In extreme cases, some users will install a clamp-on beadlock to both the inner and outer wheel beads. It can cause clearance issues around brakes, and in most cases, it’s just not needed on a recreational 4x4.
- Relatively easy to mount and dismount tires in your own garage
- Some can be added to your current wheels
- Generally are not DOT compliant (i.e. not street legal)
- Hardware can loosen if wheels are banged around in the rocks regularly
Double Inner Beadlock
Double inner beadlocks, such as those from Hutchinson and Rock Monster, are designed to hold both the inner and outer bead in place, no matter what happens to the tire, even if it gets shredded. Double beadlocks are commonly found in on- and off-road race, industrial, and military applications where the driver doesn’t have the luxury of being able to get out and install the spare tire. They are often combined with a runflat system, although most recreational double beadlocks don’t have this feature. The double beadlock usually consists of a plastic, rubber, or aluminum donut that sits inside of a multi-piece wheel. When the wheel is bolted together, the internal donut supports the tire beads against the edges of the bead surface. Double beadlock wheels are often substantially heavier than conventional wheels because there are more pieces. While it is possible to dismount and mount tires on a double beadlock in your own garage, many require sealant or large O-rings that can become damaged during assembly or disassembly.

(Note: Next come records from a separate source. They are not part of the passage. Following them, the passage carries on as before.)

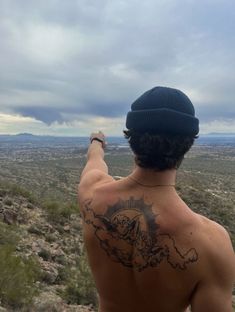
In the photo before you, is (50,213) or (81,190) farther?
(50,213)

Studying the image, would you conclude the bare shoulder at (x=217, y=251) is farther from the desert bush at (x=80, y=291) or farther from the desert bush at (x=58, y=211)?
the desert bush at (x=58, y=211)

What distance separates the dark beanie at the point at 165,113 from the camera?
2.18 metres

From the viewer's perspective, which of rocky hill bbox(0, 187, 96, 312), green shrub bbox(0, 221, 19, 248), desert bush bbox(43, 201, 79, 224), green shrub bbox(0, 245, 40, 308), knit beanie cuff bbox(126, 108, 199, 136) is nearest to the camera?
knit beanie cuff bbox(126, 108, 199, 136)

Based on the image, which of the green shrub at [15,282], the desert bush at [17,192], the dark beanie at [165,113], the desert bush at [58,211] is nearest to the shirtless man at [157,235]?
the dark beanie at [165,113]

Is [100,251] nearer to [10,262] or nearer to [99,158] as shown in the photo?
[99,158]

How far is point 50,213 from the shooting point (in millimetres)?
16375

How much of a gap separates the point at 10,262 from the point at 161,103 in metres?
7.44

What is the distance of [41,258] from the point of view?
1206 centimetres

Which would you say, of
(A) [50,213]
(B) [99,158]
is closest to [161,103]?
(B) [99,158]

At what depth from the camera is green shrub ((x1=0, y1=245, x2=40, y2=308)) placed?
8008mm

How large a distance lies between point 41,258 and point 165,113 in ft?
34.6

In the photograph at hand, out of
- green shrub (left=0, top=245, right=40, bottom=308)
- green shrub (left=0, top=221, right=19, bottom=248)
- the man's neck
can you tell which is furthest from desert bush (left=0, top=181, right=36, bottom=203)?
the man's neck

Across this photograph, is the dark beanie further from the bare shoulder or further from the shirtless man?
the bare shoulder

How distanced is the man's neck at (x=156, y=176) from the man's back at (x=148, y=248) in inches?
1.2
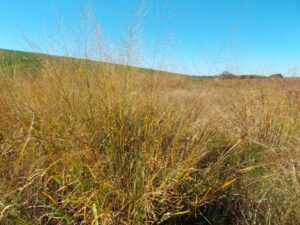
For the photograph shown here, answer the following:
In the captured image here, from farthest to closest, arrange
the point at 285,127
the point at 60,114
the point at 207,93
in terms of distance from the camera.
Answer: the point at 207,93 → the point at 285,127 → the point at 60,114

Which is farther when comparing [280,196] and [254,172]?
[254,172]

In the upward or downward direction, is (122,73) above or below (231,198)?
above

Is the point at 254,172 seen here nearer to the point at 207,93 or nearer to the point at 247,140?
the point at 247,140

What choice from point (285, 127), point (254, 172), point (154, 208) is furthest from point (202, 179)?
point (285, 127)

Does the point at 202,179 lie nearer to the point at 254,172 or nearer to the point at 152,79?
the point at 254,172

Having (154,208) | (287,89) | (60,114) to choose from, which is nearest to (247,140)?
(154,208)

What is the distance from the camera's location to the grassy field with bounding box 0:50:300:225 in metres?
1.11

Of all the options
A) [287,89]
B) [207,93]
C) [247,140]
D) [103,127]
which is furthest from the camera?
[287,89]

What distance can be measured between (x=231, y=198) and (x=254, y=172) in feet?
0.95

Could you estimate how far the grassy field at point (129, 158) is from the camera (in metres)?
1.11

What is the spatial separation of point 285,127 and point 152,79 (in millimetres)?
1123

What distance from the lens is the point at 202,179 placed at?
1233 mm

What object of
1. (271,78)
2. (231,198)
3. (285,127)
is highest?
Result: (271,78)

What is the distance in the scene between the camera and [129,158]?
1272mm
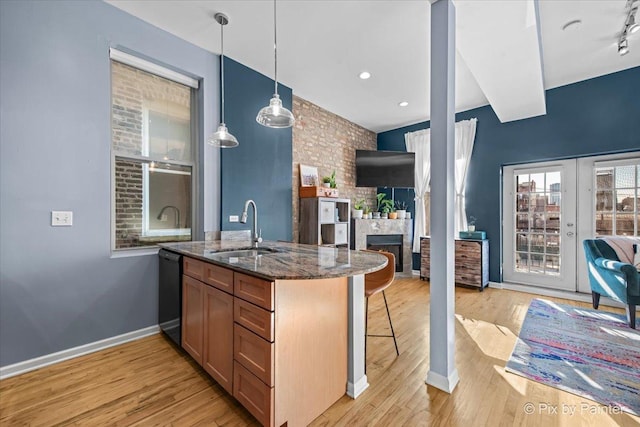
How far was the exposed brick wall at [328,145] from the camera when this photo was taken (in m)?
4.32

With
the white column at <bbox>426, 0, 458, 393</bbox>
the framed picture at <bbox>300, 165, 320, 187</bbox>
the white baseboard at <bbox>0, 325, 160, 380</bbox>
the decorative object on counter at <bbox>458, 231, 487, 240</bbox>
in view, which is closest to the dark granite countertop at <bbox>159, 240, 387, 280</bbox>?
the white column at <bbox>426, 0, 458, 393</bbox>

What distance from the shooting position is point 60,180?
2223 millimetres

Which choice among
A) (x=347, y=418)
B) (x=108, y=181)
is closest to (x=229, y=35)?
(x=108, y=181)

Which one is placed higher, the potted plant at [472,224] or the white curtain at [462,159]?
the white curtain at [462,159]

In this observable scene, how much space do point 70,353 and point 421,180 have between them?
5.35 m

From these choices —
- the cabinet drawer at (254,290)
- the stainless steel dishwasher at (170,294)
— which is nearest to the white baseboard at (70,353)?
the stainless steel dishwasher at (170,294)

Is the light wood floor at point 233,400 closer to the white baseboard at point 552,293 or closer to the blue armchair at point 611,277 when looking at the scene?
the blue armchair at point 611,277

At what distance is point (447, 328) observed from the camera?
6.22 ft

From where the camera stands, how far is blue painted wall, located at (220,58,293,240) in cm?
327

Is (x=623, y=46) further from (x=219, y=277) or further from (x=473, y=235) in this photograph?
(x=219, y=277)

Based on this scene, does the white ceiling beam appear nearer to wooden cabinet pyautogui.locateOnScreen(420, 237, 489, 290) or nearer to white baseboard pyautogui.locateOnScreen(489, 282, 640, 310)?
wooden cabinet pyautogui.locateOnScreen(420, 237, 489, 290)

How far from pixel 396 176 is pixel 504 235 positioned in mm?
2021

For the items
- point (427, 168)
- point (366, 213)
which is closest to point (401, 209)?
point (366, 213)

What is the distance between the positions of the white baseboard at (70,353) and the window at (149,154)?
831 millimetres
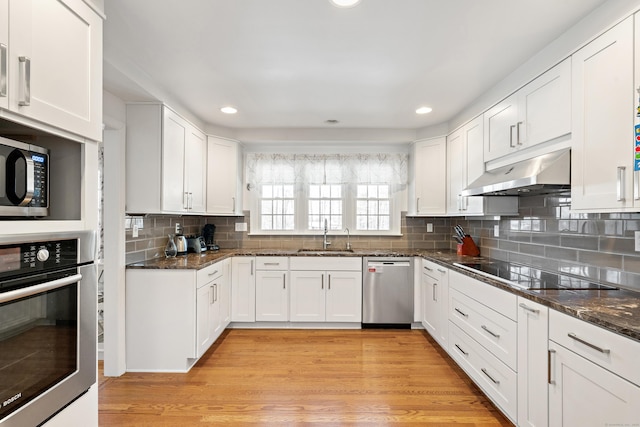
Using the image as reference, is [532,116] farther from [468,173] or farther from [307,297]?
[307,297]

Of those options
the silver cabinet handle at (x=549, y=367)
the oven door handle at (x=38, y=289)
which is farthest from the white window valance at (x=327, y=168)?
the oven door handle at (x=38, y=289)

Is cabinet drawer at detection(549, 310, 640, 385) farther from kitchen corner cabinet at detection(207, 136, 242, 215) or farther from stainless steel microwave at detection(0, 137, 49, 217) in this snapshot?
kitchen corner cabinet at detection(207, 136, 242, 215)

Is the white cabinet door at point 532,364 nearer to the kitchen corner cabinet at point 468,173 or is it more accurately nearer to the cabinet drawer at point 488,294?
the cabinet drawer at point 488,294

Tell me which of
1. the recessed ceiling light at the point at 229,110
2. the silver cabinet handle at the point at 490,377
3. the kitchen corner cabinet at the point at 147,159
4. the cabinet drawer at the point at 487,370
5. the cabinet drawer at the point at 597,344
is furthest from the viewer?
the recessed ceiling light at the point at 229,110

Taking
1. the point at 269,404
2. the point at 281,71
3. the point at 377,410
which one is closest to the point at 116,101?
the point at 281,71

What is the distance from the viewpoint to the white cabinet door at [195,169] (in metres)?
3.30

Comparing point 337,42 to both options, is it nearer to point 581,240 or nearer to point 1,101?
point 1,101

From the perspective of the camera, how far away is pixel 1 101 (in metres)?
1.02

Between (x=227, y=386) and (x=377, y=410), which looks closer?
(x=377, y=410)

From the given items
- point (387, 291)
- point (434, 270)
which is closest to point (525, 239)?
point (434, 270)

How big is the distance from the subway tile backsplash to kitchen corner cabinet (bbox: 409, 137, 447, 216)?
18.0 inches

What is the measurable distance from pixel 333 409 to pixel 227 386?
0.86m

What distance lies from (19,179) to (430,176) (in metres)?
3.66

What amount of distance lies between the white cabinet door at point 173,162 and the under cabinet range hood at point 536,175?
2.56m
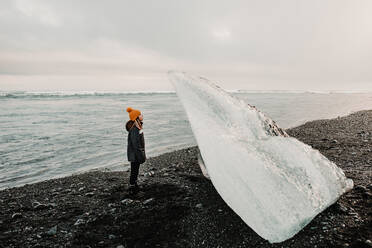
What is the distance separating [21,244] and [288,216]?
13.6ft

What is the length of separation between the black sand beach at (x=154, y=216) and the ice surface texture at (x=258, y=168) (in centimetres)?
36

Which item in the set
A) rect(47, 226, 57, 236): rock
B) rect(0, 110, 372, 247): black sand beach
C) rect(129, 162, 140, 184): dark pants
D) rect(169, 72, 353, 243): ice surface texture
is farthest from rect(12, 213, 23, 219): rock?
rect(169, 72, 353, 243): ice surface texture

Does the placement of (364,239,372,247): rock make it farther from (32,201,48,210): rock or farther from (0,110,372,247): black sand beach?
(32,201,48,210): rock

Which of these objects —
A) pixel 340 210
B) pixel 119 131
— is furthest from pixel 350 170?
pixel 119 131

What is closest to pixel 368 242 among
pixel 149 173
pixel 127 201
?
pixel 127 201

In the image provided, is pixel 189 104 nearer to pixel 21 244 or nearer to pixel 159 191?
pixel 159 191

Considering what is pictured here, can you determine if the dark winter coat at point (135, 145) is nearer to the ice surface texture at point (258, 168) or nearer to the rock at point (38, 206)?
the ice surface texture at point (258, 168)

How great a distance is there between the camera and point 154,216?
472cm

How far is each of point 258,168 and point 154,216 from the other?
6.99 feet

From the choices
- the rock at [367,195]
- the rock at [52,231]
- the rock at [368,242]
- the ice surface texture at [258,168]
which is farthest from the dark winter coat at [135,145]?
the rock at [367,195]

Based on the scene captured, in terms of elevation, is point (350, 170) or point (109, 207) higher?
point (350, 170)

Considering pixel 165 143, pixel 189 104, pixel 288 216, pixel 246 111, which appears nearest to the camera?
pixel 288 216

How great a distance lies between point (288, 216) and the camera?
11.1 feet

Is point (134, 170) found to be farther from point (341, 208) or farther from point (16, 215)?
point (341, 208)
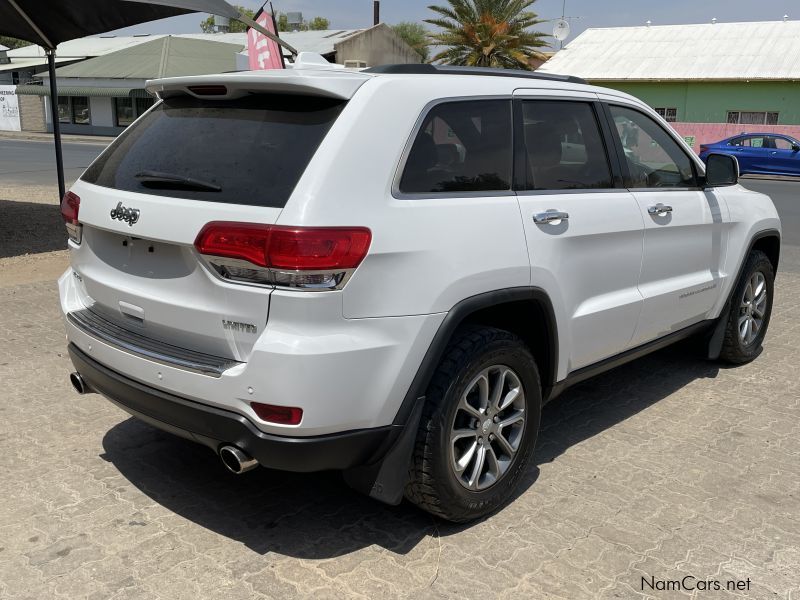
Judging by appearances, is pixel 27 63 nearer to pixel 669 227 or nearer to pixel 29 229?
pixel 29 229

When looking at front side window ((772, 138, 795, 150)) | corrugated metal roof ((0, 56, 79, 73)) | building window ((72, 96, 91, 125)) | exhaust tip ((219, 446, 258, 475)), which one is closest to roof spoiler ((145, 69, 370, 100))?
exhaust tip ((219, 446, 258, 475))

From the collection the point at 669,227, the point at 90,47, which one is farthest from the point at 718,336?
the point at 90,47

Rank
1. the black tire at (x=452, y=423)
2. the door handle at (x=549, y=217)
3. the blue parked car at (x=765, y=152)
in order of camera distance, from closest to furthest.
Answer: the black tire at (x=452, y=423)
the door handle at (x=549, y=217)
the blue parked car at (x=765, y=152)

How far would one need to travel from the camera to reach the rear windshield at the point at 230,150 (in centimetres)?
281

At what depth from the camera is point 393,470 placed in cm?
299

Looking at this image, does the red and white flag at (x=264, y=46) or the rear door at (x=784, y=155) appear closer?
the red and white flag at (x=264, y=46)

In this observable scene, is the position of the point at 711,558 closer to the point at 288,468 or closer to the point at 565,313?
the point at 565,313

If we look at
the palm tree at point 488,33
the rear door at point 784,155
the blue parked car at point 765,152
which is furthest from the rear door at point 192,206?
the palm tree at point 488,33

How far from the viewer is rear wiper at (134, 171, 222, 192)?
2.91 m

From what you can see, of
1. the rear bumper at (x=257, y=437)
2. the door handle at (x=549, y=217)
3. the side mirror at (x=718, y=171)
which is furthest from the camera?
the side mirror at (x=718, y=171)

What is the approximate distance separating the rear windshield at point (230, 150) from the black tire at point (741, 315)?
353 cm

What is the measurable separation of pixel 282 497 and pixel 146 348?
100cm

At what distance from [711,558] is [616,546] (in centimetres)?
37

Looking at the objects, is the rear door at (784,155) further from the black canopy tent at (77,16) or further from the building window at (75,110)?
the building window at (75,110)
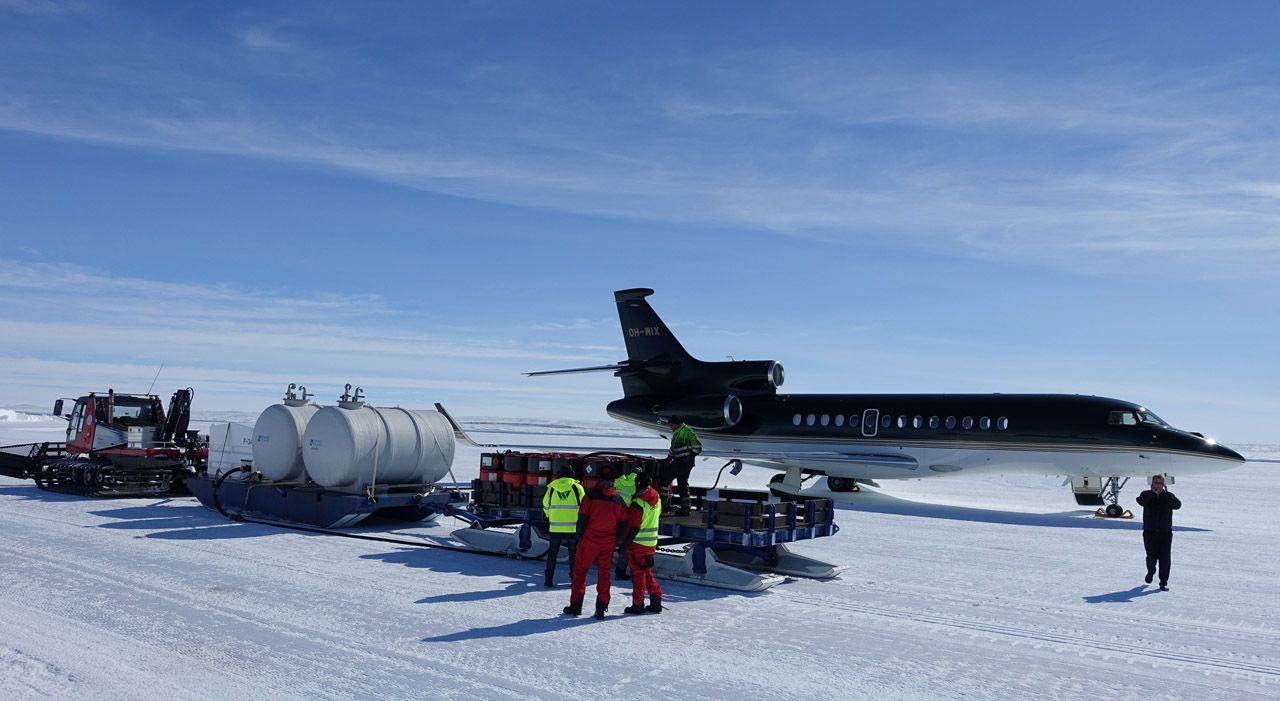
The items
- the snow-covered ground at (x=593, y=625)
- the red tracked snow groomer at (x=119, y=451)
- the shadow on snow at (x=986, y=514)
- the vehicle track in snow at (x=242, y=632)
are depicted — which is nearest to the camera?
the vehicle track in snow at (x=242, y=632)

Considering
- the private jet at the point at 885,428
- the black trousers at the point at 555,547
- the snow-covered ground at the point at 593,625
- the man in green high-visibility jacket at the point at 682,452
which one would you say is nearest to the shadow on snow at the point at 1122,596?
the snow-covered ground at the point at 593,625

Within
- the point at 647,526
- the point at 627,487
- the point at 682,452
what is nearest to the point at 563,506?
the point at 627,487

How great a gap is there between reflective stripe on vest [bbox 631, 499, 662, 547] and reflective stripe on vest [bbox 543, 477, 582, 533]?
43.9 inches

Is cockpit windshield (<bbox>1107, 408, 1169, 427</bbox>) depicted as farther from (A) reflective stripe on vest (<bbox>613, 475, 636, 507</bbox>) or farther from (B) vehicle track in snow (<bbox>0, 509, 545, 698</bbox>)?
(B) vehicle track in snow (<bbox>0, 509, 545, 698</bbox>)

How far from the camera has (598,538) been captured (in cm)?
1005

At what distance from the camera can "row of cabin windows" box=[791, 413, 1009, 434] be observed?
22.9m

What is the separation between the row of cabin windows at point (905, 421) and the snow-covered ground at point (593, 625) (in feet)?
22.6

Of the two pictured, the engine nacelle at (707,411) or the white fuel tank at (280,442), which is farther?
the engine nacelle at (707,411)

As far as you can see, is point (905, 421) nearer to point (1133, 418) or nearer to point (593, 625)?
point (1133, 418)

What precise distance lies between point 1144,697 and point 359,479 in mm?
13490

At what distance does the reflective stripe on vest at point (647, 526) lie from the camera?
10195 mm

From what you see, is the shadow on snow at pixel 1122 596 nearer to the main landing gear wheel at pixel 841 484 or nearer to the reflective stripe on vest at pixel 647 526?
the reflective stripe on vest at pixel 647 526

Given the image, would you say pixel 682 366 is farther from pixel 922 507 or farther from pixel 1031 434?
pixel 1031 434

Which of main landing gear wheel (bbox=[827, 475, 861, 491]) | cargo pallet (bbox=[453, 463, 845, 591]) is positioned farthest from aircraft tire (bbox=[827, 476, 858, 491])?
cargo pallet (bbox=[453, 463, 845, 591])
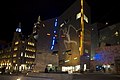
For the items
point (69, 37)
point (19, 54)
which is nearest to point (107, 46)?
point (69, 37)

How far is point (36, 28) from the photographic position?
5325 inches

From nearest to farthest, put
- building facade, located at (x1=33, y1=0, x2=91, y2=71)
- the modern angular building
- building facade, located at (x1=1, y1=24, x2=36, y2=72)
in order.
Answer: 1. the modern angular building
2. building facade, located at (x1=33, y1=0, x2=91, y2=71)
3. building facade, located at (x1=1, y1=24, x2=36, y2=72)

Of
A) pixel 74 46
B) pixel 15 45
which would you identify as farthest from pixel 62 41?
pixel 15 45

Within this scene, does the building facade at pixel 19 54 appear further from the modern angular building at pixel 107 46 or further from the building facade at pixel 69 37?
the modern angular building at pixel 107 46

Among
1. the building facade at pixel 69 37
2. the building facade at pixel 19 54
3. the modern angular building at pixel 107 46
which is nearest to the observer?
the modern angular building at pixel 107 46

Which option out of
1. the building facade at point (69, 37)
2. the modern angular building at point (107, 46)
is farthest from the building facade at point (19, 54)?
the modern angular building at point (107, 46)

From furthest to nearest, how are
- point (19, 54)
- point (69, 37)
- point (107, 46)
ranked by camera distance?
point (19, 54), point (69, 37), point (107, 46)

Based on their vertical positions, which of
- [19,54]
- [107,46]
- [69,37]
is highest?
[69,37]

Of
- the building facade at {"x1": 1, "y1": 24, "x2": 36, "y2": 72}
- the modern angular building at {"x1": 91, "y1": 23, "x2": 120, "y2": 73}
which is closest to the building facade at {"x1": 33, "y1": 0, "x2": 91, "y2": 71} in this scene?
the modern angular building at {"x1": 91, "y1": 23, "x2": 120, "y2": 73}

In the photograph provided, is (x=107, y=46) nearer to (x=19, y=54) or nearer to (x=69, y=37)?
(x=69, y=37)

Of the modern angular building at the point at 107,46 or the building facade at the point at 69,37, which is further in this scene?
the building facade at the point at 69,37

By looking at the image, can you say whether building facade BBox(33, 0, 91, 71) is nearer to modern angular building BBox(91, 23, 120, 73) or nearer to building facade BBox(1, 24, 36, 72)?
modern angular building BBox(91, 23, 120, 73)

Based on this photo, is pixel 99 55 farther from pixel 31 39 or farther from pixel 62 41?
pixel 31 39

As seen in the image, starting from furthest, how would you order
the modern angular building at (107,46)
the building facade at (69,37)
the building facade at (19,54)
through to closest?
the building facade at (19,54), the building facade at (69,37), the modern angular building at (107,46)
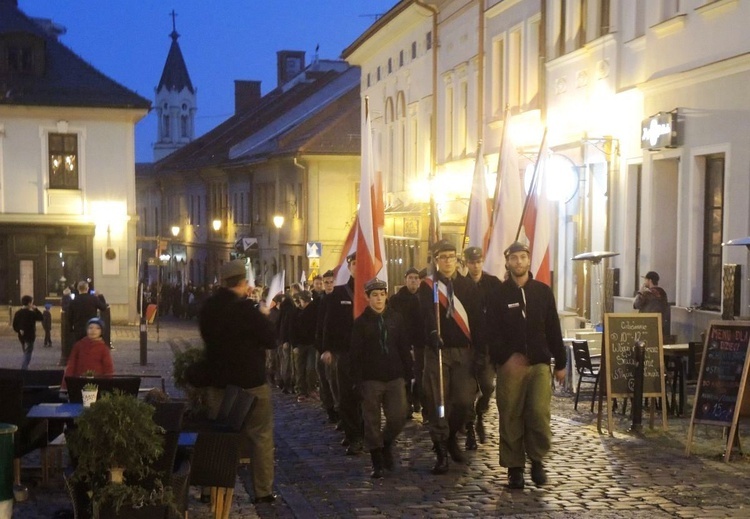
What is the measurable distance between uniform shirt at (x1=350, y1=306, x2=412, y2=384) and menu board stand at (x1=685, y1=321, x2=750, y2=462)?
8.78ft

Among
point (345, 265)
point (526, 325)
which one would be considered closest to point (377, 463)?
point (526, 325)

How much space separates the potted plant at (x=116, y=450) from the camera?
7.51 m

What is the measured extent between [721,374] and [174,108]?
12113 cm

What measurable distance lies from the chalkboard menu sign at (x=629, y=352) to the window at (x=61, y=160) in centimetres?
2975

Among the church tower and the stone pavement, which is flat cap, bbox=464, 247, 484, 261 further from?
the church tower

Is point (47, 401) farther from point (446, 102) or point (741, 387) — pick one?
point (446, 102)

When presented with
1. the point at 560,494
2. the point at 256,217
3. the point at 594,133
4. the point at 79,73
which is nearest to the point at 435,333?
the point at 560,494

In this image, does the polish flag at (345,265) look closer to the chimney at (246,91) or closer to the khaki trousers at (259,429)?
the khaki trousers at (259,429)

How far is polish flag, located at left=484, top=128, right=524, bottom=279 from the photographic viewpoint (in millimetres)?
14898

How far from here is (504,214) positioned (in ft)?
50.2

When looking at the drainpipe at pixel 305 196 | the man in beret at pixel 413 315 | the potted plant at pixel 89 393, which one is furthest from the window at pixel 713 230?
the drainpipe at pixel 305 196

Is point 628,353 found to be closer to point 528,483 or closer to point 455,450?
point 455,450

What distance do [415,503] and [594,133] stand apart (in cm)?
1309

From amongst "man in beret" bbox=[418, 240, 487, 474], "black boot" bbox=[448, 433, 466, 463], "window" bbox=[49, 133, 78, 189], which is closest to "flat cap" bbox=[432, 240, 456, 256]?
"man in beret" bbox=[418, 240, 487, 474]
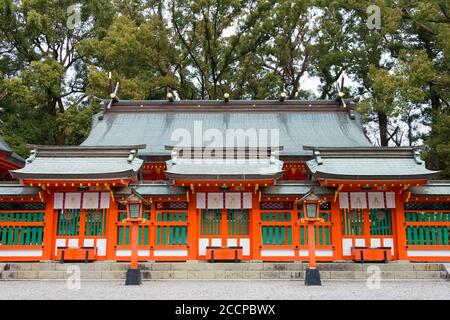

Another type of double beadlock is the pneumatic beadlocks from companies like Coyote Enterprises. They are internal double beadlocks available for most 15, 16, and 17-inch conventional wheels. It’s basically a tire within the tire. The pneumatic beadlocks are made up of an air bladder (inner tube) and a fabric case (inner tire). The assembly acts as a second air chamber. These beadlocks have many advantages over other beadlocks including light weight, improved tire strength at the tread and sidewall, and the ability to use them as a runflat, among other things. However, these internal beadlocks can make it more difficult to mount and dismount tires. They also require that you drill a second valve stem hole in your wheels.
- Keeps inner and outer bead seated no matter what
- Most are DOT compliant (i.e. street legal)
- Can be difficult to assemble and disassemble
- Some are substantially heavier than conventional wheels
Single Inner Clamp
The B.A.D. Wheels Eklipse 17 doesn’t really fit into the other beadlock categories. It’s essentially a single inner beadlock. The design makes it DOT compliant so the wheels are street legal. Three cast aluminum elements are bolted inside the wheel and clamp the outer tire bead to the bead surface, keeping it from popping off of its seat. The B.A.D. wheels weigh more than a conventional wheel, but they also have a very high weight rating, making them a good choice for heavier fullsize 4x4s. The design can make it difficult to mount and dismount tires, but much of the hardware is hidden and well protected from trail debris inside the wheel. There are a few optional bolt-on outer rings that make the wheels more versatile, depending on your application.